Label : De Brazza Records Sortie : 01/2003
Loin du milieu parisien, on découvre un certain nombre de mc's méconnus, révélés par la mix-tape Virus (sortie en 2001) ou repérés dans le sillage de Triptik (mix-tape Cut Killer spéciale Triptik, mix-tape Cutee B ou Microphonorama), notamment des rappeurs bordelais comme D'Oz du groupe Kroniker sur le morceau "L'inconnu" produit par Drixxxé, itinéraire d'un repris de justice raconté avec tact et poésie par ce rappeur, habitué des slams, et qui prouve sur plusieurs titres de la compilation l'étendue de son talent et les modulations de son flow. La scène bordelaise a plus d'un grand cru dans sa cave à mc comme le prouvent les trés bons morceaux de Booba Boobsa (qui fait parti du groupe Fonky Clap), El Ness (Kroniker), Rodd (qui forme avec Sept et Soklak le trio Soul Brozers) et Iraka 20 001 au souffle court mais au verbe dense. Si vous ne découvrez qu'aujourd'hui le flow élastique de l'impétueux Grems (qui a également réalisé la pochette et le logo du label) aka Super Micro, jetez vous sur les 2 Ep d'Hustla, le groupe qu'il forme avec Le Jouage!

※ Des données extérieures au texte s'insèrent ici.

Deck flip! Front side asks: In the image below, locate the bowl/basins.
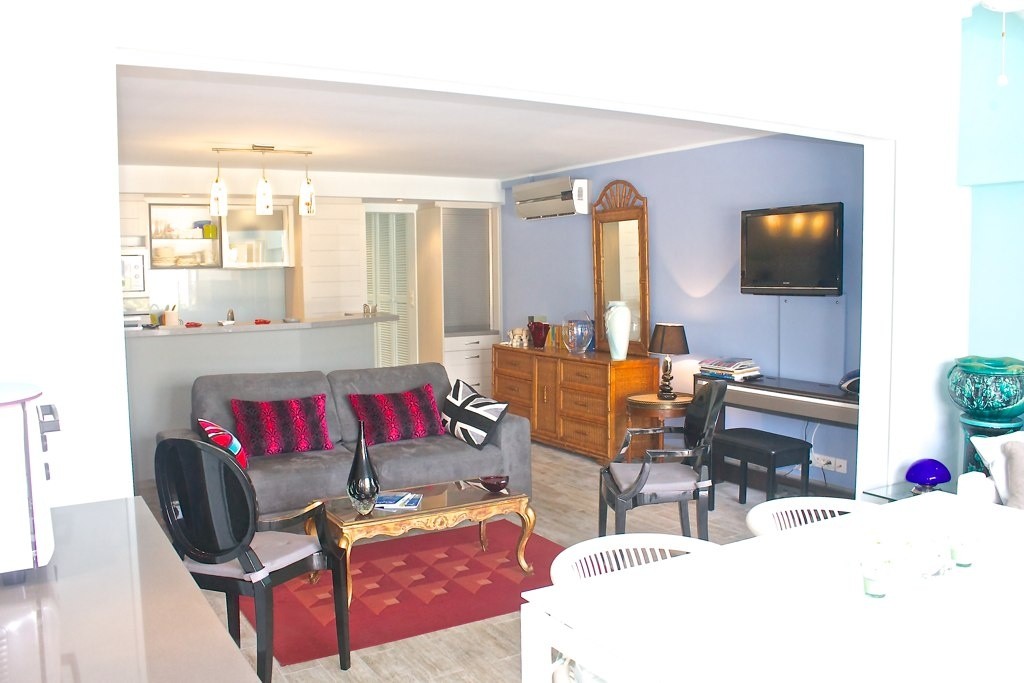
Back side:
[478,475,510,493]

L'autre intérêt de cette compilation réside dans la découverte de producteurs inconnus mais inspirés comme Sir Yu (surtout pour le génial "Electrodes"), Steady ("Cinq sur cinq") et Kilab ("L'issue ultime") qui montrent une belle faculté à sortir du carcan des imitations US made in France. Si l'on retrouve avec plaisir la production de Cyclone sur "Retenus au sol" de Dyslexie déjà sorti en maxi et qu'Asco (du duo Bunzen du Blanc Mesnil) affiche de plus en plus d'aisance dans la lignée d'un Hifi sur "Perfectionistes", la grande révélation s'appelle Sept. Les bruits sur son incroyable talent d'écriture circulaient depuis quelques mois malgré le peu de morceaux disponibles et l'attente quant à la sortie de son album solo ne peut qu'enfler après l'écoute des morceaux "Electrodes" et "L'issue ultime" sur lesquels le rappeur parisien expose de sa voix professorale son art tout particulier d'enchevêtrer les mots dans un dédale de phrases et de rimes sans faille à vous en faire perdre votre latin.
Face à ces futurs classiques hexagonaux, certains morceaux paraissent forcément anecdoctiques et les quelques baisses de régime, notamment en fin de tracklisting, sont le seul vrai défaut de Maximum Boycott. Certains titres à l'ossature instrumentale bien maigre, d'autres aux textes transparents mais surtout une intro, caricature d'un mauvais party break, qui apparaît en total décalage avec la ligne artistique de la compilation. A peine cette compilation sortie, De Brazza Records annonce la préparation d'un volume 2 ainsi que les sorties de l'album de Sept "Amnésie" et du projet de Steady "Fonkdamental". Une démarche audacieuse qu'on ne peut que saluer et soutenir.